[Start of MATERIAL PROVIDED]

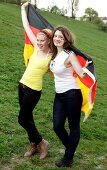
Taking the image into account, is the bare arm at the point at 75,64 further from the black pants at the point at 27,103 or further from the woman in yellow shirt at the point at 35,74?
the black pants at the point at 27,103

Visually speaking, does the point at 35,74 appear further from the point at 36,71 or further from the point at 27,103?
the point at 27,103

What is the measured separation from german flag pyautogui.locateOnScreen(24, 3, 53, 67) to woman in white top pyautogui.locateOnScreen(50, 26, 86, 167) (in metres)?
0.57

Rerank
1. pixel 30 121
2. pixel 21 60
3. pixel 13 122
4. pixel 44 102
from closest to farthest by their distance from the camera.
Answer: pixel 30 121 → pixel 13 122 → pixel 44 102 → pixel 21 60

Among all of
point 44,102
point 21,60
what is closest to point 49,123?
point 44,102

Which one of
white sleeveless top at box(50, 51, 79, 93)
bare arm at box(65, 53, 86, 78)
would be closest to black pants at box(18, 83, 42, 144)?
white sleeveless top at box(50, 51, 79, 93)

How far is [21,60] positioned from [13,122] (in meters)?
7.94

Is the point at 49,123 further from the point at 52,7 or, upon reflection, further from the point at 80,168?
the point at 52,7

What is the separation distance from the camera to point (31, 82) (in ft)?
20.7

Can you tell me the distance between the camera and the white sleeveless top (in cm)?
598

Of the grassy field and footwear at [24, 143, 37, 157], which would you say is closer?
Answer: the grassy field

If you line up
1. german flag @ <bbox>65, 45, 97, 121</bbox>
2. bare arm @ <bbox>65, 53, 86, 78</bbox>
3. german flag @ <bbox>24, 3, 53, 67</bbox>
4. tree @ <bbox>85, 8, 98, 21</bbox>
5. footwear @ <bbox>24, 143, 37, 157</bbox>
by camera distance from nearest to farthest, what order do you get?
bare arm @ <bbox>65, 53, 86, 78</bbox> → german flag @ <bbox>65, 45, 97, 121</bbox> → german flag @ <bbox>24, 3, 53, 67</bbox> → footwear @ <bbox>24, 143, 37, 157</bbox> → tree @ <bbox>85, 8, 98, 21</bbox>

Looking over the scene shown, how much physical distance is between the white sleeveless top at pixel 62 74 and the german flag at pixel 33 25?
0.69 m

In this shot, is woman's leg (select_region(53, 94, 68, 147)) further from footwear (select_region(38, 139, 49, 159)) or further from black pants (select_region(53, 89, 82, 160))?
footwear (select_region(38, 139, 49, 159))

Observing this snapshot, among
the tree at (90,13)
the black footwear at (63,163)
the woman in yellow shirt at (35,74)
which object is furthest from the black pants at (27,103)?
the tree at (90,13)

[End of MATERIAL PROVIDED]

■ EXERCISE PROMPT ■
Copy the data from the line with "Observing this snapshot, among" to the end, swapping "black footwear" for "dark shoes" and keeping everything else the same.

■ SOLUTION TO THIS PROBLEM ■
Observing this snapshot, among
the tree at (90,13)
the dark shoes at (63,163)
the woman in yellow shirt at (35,74)
which object is furthest from the black pants at (27,103)?
the tree at (90,13)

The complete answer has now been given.